This is just part of life when you're 98, and the details don't really make much of a difference except that it gets a little more real and alarming every time we find ourselves crammed into a spoke in another triage-in-the-round, with too many beds on wheels close together and lots of doctors discussing quietly in the middle of the wheel what the disposition of each spoke will be....I could almost grab and hug those scruffy guys from the relief; on duty too long and digesting alot of information very quickly, they take the time, explain whats happening, and then disappear around the wheel again.
So with him finally ensconced in an elite specific department, 70 or so blocks north, I had been able to actually sit for moments at a time and try to get through the pieces of the NY Times that I'd been carrying around and get some of this down.... To that end, I'd been hauling my laptop envisioning throwing up a post or two on the go. All I ended up with was bits and pieces and some long parts that I am still trying to beat into shape somehow. Honestly, Ive spent more time staring at people magazine and on the phone than being productive at all.
That's always hard for me, because there is just-so-much-to-do, between 2 households, family drama and whats going on with the man... and if I'm not jumping up every few minutes, I'm trying to sort the receipts so as to account for one place or another and to keep up with my bank, and also, as always when I interact so much with the system, the real lives being lived by the people who care for the sick and elderly in this country take me over. This guy, my granddad, is not so much sick as he is old, and as much as we overlook this population, they are us; not the Christian charity of the beggar in the street us, but the flesh and blood of where we will definitely be one day whether we turn away from it now or not, us. Never have I seen this with as much clarity as I do now.
This fall, a day on the floor with the I've-fallen-and-cant-get-up button left on the bedside table, heart attack, pneumonia, whatever, has been a serious occurrence in our lives that has incapacitated not only the faller, but the one-who-brings-the-groceries, (and other stuff as necessary.) I see alot of denial around me about the reality of this thing and what it could have been, almost was, and is. But grandpa and I keep looking at each other and exclaiming about how bad this is, because we've been through this together a few times already and we have what to compare it to. The confusion that the hospital causes in the elderly, not to mention the young at this point, is really hard to handle, and my aunt, accidentally in town this time, took the opportunity to manipulate words and take seriously what he thought he was saying to me...lets just say it was a battle that I didn't deserve after all of these years. Not that it wasn't expected.
For the first week I kept thinking that at least this happened before Netroots Nation in Austin, because if I could possibly get everyone situated, I may have been able to actually go forth without that familiar nagging lil' what-would-I-do-IF, scenario playing out. I love the thought of Grandpa having a couple of nurses trading shifts and keeping him company, such as that is.
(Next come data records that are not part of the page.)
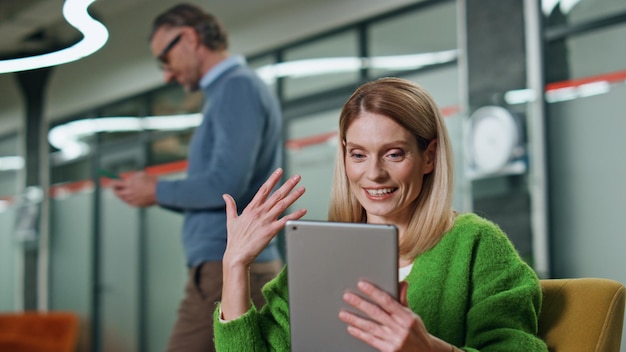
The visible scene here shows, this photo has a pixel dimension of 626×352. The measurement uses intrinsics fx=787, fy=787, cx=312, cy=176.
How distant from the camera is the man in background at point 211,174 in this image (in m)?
2.17

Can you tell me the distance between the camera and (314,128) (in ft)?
17.8

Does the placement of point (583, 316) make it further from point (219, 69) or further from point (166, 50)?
point (166, 50)

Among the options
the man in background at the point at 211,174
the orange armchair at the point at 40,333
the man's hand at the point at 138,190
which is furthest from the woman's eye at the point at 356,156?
the orange armchair at the point at 40,333

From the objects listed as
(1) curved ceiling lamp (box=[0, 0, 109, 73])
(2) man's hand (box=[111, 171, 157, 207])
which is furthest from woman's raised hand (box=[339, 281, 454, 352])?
(1) curved ceiling lamp (box=[0, 0, 109, 73])

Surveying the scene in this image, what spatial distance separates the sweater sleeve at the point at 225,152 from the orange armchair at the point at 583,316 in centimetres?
110

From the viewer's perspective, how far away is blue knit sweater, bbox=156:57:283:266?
7.23 ft

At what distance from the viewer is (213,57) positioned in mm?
2434

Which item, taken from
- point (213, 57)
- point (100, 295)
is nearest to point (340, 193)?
point (213, 57)

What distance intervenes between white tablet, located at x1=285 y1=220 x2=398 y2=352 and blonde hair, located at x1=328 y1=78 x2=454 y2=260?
0.23 meters

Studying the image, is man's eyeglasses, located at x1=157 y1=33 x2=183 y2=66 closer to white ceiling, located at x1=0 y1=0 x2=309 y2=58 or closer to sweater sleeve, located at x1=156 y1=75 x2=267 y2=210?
sweater sleeve, located at x1=156 y1=75 x2=267 y2=210

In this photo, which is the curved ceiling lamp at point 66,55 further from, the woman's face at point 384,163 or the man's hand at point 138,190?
the woman's face at point 384,163

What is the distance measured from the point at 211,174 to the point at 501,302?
1.18m

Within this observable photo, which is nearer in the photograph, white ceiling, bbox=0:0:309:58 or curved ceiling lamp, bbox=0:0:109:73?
white ceiling, bbox=0:0:309:58

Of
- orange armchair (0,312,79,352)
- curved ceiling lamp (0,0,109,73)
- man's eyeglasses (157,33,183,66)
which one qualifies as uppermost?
curved ceiling lamp (0,0,109,73)
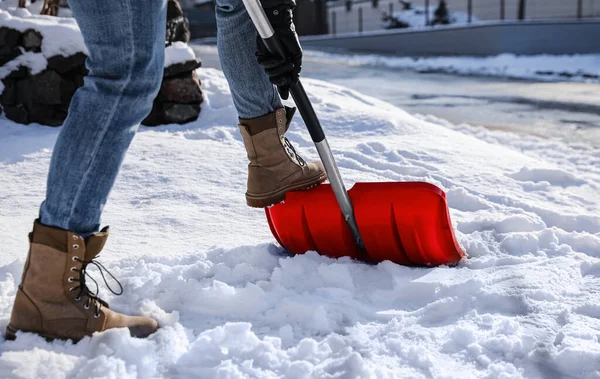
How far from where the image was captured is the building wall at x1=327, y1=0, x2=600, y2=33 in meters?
17.4

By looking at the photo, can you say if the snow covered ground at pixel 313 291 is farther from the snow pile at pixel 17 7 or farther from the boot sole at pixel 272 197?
the snow pile at pixel 17 7

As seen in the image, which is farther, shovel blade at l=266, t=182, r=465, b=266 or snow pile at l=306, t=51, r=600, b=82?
snow pile at l=306, t=51, r=600, b=82

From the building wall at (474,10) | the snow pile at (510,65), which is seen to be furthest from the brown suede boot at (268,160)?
the building wall at (474,10)

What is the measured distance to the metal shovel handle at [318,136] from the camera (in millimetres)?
1837

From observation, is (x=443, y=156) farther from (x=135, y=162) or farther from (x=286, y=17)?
(x=286, y=17)

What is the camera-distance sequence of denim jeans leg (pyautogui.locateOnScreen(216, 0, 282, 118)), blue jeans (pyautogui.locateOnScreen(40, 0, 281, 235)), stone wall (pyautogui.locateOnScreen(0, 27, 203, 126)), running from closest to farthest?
blue jeans (pyautogui.locateOnScreen(40, 0, 281, 235))
denim jeans leg (pyautogui.locateOnScreen(216, 0, 282, 118))
stone wall (pyautogui.locateOnScreen(0, 27, 203, 126))

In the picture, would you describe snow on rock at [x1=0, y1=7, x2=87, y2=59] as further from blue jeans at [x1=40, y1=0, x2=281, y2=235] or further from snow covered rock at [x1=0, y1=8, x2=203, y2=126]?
blue jeans at [x1=40, y1=0, x2=281, y2=235]

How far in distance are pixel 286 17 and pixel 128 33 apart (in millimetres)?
547

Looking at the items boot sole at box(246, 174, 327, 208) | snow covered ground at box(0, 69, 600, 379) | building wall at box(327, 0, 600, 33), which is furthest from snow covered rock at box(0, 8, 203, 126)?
building wall at box(327, 0, 600, 33)

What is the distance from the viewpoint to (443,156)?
3.77 meters

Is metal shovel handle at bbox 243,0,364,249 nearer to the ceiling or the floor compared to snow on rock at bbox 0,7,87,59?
nearer to the floor

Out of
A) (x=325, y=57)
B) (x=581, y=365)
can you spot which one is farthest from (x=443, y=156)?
(x=325, y=57)

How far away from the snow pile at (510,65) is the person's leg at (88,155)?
32.1 feet

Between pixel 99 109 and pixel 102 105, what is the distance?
0.01 meters
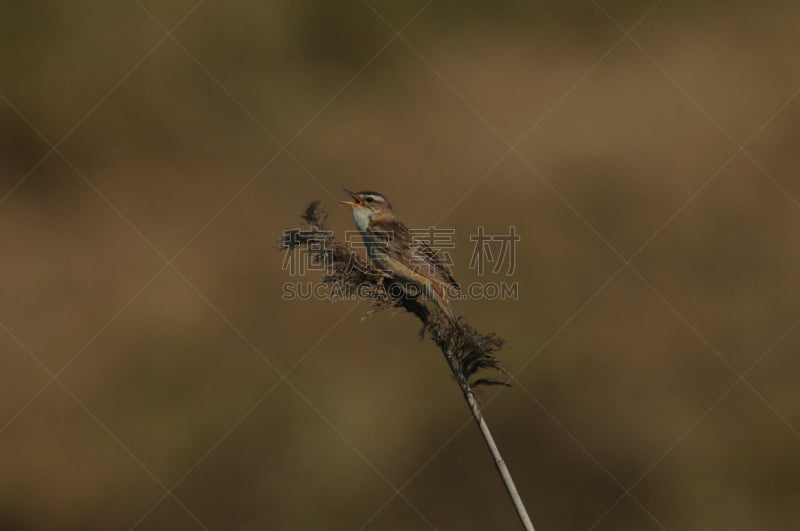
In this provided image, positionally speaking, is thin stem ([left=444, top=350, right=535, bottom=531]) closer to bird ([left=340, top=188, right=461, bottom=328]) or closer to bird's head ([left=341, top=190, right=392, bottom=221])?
bird ([left=340, top=188, right=461, bottom=328])

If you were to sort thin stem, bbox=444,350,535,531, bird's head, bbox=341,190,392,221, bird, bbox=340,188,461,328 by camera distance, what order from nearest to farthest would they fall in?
thin stem, bbox=444,350,535,531, bird, bbox=340,188,461,328, bird's head, bbox=341,190,392,221

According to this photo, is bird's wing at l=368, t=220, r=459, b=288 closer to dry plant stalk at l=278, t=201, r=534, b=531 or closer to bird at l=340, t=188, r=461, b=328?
bird at l=340, t=188, r=461, b=328

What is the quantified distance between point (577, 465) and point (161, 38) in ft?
30.8

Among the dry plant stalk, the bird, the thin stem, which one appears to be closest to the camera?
the thin stem

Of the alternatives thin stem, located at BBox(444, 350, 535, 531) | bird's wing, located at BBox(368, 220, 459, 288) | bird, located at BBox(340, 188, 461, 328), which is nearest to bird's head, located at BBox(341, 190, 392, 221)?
bird, located at BBox(340, 188, 461, 328)

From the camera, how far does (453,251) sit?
10734mm

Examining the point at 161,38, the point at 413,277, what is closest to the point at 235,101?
the point at 161,38

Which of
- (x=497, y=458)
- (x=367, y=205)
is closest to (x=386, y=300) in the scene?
(x=497, y=458)

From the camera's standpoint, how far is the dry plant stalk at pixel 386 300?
10.8ft

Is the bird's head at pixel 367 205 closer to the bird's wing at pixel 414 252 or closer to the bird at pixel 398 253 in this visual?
the bird at pixel 398 253

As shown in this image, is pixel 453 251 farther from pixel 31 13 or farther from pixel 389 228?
pixel 31 13

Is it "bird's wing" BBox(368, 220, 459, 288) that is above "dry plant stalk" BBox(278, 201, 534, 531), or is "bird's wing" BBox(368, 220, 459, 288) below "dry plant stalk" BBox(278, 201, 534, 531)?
above

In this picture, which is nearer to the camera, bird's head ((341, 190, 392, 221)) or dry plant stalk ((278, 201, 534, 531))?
dry plant stalk ((278, 201, 534, 531))

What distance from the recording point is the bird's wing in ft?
19.5
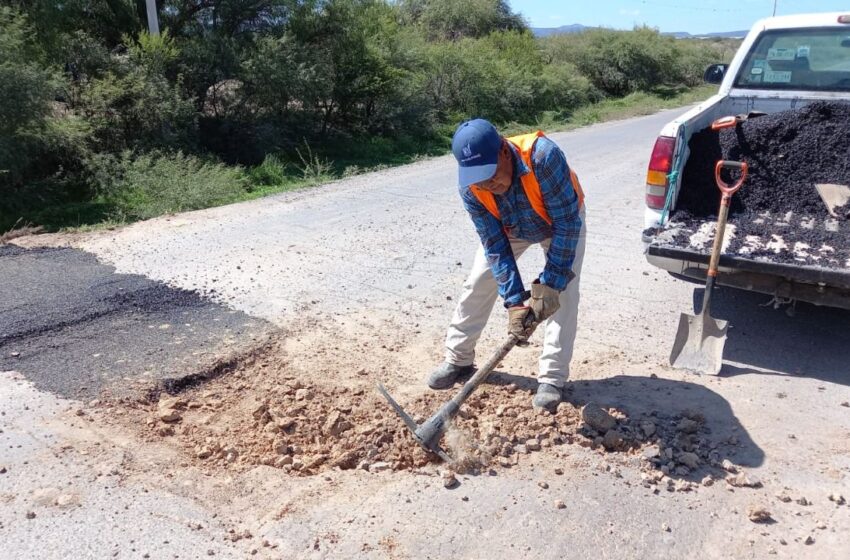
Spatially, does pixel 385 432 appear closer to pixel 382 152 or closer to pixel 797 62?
pixel 797 62

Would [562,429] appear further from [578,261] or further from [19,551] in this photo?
[19,551]

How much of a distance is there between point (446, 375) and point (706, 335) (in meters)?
1.63

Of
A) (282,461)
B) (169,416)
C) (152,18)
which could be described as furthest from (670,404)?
(152,18)

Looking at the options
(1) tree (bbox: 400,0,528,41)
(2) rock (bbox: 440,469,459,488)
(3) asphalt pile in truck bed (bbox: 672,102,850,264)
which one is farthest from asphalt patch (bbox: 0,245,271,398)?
(1) tree (bbox: 400,0,528,41)

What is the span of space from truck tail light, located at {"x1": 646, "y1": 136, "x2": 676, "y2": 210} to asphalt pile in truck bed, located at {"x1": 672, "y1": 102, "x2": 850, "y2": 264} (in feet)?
0.68

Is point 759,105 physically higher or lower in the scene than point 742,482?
higher

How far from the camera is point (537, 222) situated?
11.6 feet

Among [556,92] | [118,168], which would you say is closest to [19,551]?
[118,168]

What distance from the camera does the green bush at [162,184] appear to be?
9625 millimetres

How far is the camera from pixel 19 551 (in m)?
2.68

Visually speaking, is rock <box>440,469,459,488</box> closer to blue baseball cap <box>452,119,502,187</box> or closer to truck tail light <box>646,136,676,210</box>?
blue baseball cap <box>452,119,502,187</box>

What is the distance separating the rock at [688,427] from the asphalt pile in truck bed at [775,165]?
67.9 inches

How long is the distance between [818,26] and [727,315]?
2.39m

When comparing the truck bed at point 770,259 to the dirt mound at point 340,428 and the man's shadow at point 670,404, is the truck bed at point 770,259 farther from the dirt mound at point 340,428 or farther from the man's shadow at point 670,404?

It's really, really hard to be this old and to remain so sharp and aware. Its really hard to be someone who was always so independent and to have the decline play out in slo-mo to a clear head....and its very hard for me to witness up close the very physicality and resultant disappointment of it all.
But, we are finite, and there is a reality to all of this that is inescapable. This lump of flesh and all that we hold on to is the same natural matter that the woods envelope and suck down each time a tree falls or an animal dies... in my woods where somehow the questions of heaven and hell don't matter much because nature just makes sense on a very basic level.
I suppose that the real deal of the experience of who you have been, how you have made amends for your trespasses, and how you have contributed to this rotting culture, may be all that matters ultimately. What becomes of the complaints and broken hearts of this world? What about wrongs and crimes committed by masters of war? Their names are uttered throughout our brief history to be forgotten except by a few historians, whatever that will look like, in some future world with a different history that matters, or maybe it'll all be just spun into the sun when this place is done.
But here and now, for whatever its worth, what of the fringe of society next to us in the rolling bed, waiting for a pain shot for his sickle cell, all defiant and crude?... or the other side crying after some altercation, with the cops leading her around? Tattoos and flabby stomach, her tired puffy face having seen better days. My Mom would have listened and figured out everyone's story there, but I was weary and lonely under the huge responsibility and the task ahead. I could hardly look at what had become of grandpa, tiny there in that bed after a day on the kitchen floor.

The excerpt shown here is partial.